BEGIN RECORDED DATA

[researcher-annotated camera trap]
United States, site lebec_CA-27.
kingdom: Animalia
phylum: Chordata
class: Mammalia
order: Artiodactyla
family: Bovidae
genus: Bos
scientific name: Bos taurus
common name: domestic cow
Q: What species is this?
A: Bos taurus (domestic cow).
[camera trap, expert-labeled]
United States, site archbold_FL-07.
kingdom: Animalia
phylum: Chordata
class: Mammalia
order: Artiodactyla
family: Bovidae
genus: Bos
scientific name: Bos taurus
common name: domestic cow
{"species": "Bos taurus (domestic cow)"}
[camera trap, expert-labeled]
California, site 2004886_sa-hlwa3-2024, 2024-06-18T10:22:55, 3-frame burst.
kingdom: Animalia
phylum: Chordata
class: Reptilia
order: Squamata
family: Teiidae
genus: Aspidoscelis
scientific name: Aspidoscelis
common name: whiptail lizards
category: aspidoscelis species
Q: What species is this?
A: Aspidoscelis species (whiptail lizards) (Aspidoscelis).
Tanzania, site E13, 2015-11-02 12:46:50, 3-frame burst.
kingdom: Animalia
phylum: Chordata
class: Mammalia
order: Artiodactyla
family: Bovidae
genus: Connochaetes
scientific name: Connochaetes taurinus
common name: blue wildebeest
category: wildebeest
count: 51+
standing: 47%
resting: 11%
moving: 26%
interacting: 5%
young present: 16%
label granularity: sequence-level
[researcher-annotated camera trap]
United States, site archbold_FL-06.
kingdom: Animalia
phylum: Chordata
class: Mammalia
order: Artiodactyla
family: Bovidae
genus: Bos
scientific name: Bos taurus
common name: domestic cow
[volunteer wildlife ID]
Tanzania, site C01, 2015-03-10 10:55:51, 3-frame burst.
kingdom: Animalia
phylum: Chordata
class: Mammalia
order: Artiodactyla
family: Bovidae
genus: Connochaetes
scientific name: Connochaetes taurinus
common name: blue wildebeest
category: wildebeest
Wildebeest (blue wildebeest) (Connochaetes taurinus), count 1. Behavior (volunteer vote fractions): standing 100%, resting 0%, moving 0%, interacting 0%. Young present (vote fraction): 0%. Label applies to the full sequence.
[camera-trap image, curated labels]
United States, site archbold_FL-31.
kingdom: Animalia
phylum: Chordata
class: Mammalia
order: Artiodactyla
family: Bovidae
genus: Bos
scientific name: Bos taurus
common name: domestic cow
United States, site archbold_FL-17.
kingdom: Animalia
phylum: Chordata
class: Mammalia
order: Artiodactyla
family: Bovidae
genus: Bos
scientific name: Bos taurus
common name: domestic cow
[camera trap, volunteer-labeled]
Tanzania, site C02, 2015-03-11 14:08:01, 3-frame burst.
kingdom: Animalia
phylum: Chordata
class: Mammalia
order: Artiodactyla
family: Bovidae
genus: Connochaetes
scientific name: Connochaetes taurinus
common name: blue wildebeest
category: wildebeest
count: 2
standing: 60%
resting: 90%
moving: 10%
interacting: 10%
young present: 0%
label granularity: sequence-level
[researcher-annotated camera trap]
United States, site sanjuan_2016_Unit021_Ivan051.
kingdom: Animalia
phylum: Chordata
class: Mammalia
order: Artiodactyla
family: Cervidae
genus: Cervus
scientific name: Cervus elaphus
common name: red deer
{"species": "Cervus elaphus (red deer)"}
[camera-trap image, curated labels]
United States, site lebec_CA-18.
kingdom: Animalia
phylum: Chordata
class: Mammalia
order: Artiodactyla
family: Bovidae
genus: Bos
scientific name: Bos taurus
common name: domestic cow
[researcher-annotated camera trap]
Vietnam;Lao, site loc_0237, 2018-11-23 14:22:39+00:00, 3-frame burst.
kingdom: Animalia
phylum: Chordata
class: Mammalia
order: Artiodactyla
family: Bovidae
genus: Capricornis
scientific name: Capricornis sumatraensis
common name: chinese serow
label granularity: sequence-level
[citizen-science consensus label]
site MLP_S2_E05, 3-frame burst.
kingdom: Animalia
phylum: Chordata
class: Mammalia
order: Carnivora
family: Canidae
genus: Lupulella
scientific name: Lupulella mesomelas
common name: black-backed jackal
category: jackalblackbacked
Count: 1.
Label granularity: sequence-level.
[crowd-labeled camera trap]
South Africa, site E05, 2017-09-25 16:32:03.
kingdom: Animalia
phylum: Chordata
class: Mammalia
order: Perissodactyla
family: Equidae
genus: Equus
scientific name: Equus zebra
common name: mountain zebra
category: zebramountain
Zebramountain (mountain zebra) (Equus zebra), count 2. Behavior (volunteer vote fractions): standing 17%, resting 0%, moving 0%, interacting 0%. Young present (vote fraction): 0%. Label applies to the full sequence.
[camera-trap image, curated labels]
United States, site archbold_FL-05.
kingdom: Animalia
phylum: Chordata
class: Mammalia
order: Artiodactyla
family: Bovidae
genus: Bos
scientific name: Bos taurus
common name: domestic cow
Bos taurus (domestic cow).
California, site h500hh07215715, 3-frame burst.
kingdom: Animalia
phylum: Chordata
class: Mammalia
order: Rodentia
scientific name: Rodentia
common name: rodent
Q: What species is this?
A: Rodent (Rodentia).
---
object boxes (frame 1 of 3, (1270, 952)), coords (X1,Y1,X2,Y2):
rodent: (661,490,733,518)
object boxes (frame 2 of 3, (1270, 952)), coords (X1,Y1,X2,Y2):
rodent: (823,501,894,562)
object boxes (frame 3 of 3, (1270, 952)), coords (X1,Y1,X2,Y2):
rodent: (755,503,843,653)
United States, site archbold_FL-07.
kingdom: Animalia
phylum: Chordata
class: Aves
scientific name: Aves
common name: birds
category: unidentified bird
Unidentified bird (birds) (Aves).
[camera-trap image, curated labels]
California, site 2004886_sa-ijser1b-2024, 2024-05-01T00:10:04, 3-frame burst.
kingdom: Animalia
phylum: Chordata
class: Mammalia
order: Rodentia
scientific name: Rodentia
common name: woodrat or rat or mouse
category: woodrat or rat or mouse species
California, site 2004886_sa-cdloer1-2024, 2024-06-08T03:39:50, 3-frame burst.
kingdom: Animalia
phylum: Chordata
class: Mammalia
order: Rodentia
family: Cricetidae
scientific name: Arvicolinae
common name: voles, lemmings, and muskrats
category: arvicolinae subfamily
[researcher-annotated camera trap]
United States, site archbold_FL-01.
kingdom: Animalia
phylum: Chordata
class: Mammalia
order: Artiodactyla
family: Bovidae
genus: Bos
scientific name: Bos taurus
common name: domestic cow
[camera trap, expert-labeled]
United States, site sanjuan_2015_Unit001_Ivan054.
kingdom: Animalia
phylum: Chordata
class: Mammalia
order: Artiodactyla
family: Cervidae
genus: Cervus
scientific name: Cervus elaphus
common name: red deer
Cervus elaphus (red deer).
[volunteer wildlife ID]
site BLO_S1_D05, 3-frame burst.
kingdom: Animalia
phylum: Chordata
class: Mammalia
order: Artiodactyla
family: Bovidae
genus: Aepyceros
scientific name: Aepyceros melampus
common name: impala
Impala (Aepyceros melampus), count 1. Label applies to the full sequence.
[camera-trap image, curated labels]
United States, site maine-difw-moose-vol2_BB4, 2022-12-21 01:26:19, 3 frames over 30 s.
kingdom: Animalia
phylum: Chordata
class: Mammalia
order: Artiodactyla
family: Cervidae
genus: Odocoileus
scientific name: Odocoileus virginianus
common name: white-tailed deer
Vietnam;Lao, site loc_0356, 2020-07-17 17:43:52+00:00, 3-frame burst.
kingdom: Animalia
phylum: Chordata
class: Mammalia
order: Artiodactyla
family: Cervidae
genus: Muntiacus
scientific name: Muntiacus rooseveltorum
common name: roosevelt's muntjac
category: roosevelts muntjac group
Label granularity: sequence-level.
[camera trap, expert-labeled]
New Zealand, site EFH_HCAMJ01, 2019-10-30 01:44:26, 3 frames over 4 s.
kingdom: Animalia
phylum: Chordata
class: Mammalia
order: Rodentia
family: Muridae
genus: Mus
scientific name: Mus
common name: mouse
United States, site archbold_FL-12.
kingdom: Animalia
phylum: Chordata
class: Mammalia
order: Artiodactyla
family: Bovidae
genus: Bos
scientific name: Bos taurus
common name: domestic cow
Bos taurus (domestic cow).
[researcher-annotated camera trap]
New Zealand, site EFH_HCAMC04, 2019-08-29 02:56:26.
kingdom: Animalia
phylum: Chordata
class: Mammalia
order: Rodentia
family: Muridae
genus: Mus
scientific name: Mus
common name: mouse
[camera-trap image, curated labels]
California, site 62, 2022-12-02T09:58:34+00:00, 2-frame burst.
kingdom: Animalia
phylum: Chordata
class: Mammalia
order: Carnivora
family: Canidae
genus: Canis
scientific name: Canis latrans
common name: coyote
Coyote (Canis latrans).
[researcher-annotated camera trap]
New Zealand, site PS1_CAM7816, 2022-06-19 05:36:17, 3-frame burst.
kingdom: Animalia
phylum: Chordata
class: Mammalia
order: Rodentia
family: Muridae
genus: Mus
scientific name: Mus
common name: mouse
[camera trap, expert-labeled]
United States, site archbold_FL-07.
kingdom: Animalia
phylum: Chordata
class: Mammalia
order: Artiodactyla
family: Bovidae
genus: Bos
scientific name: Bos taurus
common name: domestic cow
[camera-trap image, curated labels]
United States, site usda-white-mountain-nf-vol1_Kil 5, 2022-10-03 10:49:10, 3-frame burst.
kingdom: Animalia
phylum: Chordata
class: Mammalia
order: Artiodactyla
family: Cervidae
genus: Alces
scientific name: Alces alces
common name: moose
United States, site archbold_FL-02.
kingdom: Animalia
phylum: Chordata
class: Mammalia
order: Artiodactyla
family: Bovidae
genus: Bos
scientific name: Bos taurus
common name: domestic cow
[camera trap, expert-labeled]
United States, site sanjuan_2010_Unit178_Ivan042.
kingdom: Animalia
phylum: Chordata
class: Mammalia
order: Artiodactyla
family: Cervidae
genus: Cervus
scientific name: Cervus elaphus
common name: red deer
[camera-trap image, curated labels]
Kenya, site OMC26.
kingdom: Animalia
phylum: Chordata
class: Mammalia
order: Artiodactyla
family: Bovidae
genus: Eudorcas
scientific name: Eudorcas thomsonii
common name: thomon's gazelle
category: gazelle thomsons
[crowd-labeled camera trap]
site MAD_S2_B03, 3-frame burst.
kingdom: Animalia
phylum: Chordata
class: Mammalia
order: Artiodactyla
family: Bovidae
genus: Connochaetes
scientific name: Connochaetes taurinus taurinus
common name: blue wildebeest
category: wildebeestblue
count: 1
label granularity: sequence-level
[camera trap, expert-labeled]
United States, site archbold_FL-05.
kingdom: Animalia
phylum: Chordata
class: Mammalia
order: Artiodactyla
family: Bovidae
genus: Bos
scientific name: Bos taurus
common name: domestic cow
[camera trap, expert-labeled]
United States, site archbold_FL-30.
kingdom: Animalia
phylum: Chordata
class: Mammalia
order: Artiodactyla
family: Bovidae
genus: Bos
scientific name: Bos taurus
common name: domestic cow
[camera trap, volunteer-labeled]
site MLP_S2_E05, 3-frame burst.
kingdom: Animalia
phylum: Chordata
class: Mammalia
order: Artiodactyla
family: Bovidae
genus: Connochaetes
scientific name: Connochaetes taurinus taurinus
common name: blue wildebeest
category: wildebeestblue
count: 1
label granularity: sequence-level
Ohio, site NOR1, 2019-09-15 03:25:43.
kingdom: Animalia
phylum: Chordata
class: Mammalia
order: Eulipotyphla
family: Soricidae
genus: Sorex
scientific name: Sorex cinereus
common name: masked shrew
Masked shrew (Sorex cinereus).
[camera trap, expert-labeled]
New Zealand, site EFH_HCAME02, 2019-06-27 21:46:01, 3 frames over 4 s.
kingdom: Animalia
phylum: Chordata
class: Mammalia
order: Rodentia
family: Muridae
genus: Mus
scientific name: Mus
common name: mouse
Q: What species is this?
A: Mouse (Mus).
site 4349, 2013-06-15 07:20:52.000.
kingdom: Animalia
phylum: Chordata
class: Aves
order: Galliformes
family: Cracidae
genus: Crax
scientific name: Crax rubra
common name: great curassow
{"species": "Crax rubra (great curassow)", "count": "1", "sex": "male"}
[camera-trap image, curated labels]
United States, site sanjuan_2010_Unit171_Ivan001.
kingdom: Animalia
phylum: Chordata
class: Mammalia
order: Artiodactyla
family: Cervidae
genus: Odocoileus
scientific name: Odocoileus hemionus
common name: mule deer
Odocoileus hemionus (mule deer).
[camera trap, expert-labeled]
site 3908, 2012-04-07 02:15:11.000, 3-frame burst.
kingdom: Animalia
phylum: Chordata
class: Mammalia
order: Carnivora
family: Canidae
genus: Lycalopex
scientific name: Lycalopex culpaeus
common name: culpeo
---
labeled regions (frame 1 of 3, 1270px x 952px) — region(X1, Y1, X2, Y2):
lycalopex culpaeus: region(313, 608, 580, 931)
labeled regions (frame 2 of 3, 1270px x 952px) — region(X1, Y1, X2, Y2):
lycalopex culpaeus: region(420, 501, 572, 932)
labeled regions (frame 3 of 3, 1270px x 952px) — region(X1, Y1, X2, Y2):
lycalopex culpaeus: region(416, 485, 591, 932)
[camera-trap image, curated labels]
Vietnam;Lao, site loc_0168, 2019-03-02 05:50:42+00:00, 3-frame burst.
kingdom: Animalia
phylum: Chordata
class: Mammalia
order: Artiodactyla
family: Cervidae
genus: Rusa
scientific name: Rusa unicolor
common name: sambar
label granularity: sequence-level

END RECORDED DATA

For the material above, reproduce exactly the lines from the line with "common name: rodent" to the line with "common name: woodrat or rat or mouse", inclusive, and exclude all others.

**OUTPUT OF THE TASK:**
common name: rodent
Q: What species is this?
A: Rodent (Rodentia).
---
object boxes (frame 1 of 3, (1270, 952)), coords (X1,Y1,X2,Y2):
rodent: (661,490,733,518)
object boxes (frame 2 of 3, (1270, 952)), coords (X1,Y1,X2,Y2):
rodent: (823,501,894,562)
object boxes (frame 3 of 3, (1270, 952)), coords (X1,Y1,X2,Y2):
rodent: (755,503,843,653)
United States, site archbold_FL-07.
kingdom: Animalia
phylum: Chordata
class: Aves
scientific name: Aves
common name: birds
category: unidentified bird
Unidentified bird (birds) (Aves).
[camera-trap image, curated labels]
California, site 2004886_sa-ijser1b-2024, 2024-05-01T00:10:04, 3-frame burst.
kingdom: Animalia
phylum: Chordata
class: Mammalia
order: Rodentia
scientific name: Rodentia
common name: woodrat or rat or mouse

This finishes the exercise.